Brief descriptions are taken directly from the sources and are given in the original. Here is the resulting list with versions and links.

  • mc v1.0.6 - The Memcache Client for Node.js ( mc )
  • node-memcache v0.3.0 - A pure-JavaScript memcached library for node. ( node-memcache )
  • node-memcached v0.2.6 - Fully featured Memcached client for Node.js ( node-memcached )
  • memjs v0.8.0 - MemJS is a pure Node.js client library for using memcache. ( memjs )


There are other libraries, but these four were selected. The reason is simple: there was more information and mentions on the network about them than on the rest.
They were chosen about a year ago, and hands reached the article only now. I would be glad if you point out a couple more worthy rivals. Be sure to post tests on them.

From the backstory

I began to study Node.JS, experiment with it and actually write on it relatively recently, about a year ago. The task was set quite interesting and in fact there were no requirements for the platform. It can be said, I personally chose Node.JS then, as an alternative “far and wide” to the PHP I learned, and I have no regrets about it. In other words, I am only glad for such a choice. Now the second project has already been launched and Node.JS is justifying itself. Frankly, I got a lot of pleasure from a deeper study of the JavaScript language. It immediately became clear to me that this was not at all the language that I had seemed to know for quite some time. And how amazed I was by trying to write unit tests using nodeunit, as everything is elegant and concise, unlike the same PHP.

Slightly deviated from the topic. Of course, these are undeniable advantages, which are already described here on the Habré and on other resources. But this is not PHP, on which we have written a lot of internal libraries, and there are a lot of strangers for all occasions. After all, the experience of writing projects of varying complexity in PHP for more than 10 years. Again, I had to do everything from scratch. As once, when switching first from C ++ to pearl, and then from pearl to PHP. Then I also took a brand new, unfamiliar tool and tried to somehow customize it for myself.

It was necessary to learn how to work with many systems, whether it be working with mongoDb or RabbitMQ, or even with the same Mysql. Almost nothing standard, as in PHP was not here. It was necessary to choose the most suitable one from the mass of libraries and block the functionality I needed with my objects. So, step by step, I explored various tools and libraries and at some point I got to the memkesh.

So let's get started

For the purity of the experiment, I will envelop all of these libraries with a single interface, so that in the test script I just indicate the option I need, and the actions themselves will be the same for all subjects.

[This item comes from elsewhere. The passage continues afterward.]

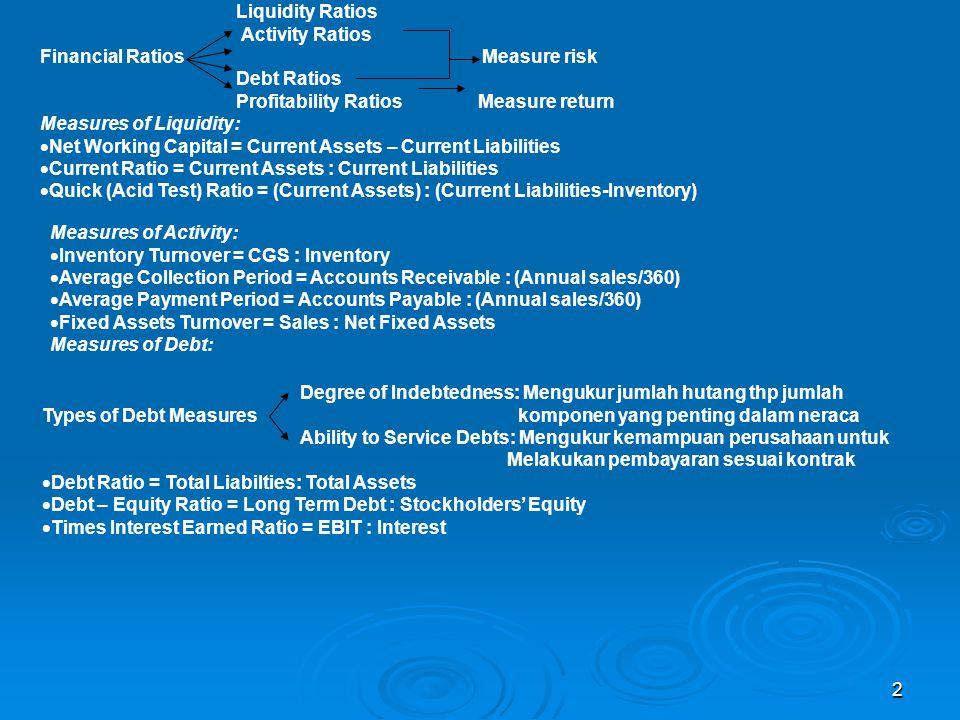2 Liquidity Ratios Activity Ratios Financial Ratios Measure risk Debt Ratios Profitability Ratios Measure return Measures of Liquidity:  Net Working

The interface will consist of 4 methods:

Init (cb) - initialization of the
Set object (key, val, cb) - setting the value of
Get (key, cb) - receiving the value of
End () - close all active connections

Example implementation of the interface for the mc library will look something like this:

 impl.mc = function(){};
 impl.mc.prototype = {
   Init : function(cb) {
     var self = this;
     var Mc = require('mc');
     self.mmc = new Mc.Client('<ip>:11211', Mc.Adapter.binary);
     self.mmc.connect(function() {
       cb(self);
     });
   },
   Set : function(key, val, cb) { this.mmc.set(key, val, {flags: 0, exptime : 100}, cb); },
   Get : function(key, cb)      { this.mmc.get(key, cb); },
   End : function()             { this.mmc.disconnect(); }
 };


We write the same implementations for the remaining 3 libraries and put them in the impl.js. I’ll make a reservation right away so as not to pile up code that is not so small, I did not add error handling to the examples. These are just tests and, of course, this is taken into account in real library wrappers.

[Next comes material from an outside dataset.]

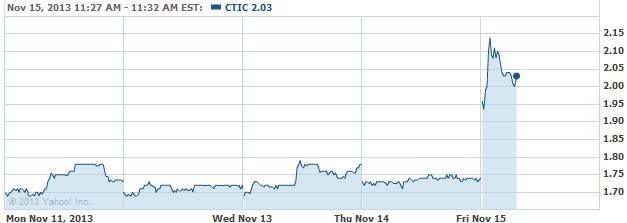 ctic-20131115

How will the testing take place.

The first step is to write 1000 random integer values ​​with the names of keys of the form:
__key_ [libName] _ [0 ... 999],
where libName is the name of one of the libraries under study (mc, memcached ...)
We measure time and count the number of records per second . The name of the library is added to the key so that they do not overlap in the test between different implementations.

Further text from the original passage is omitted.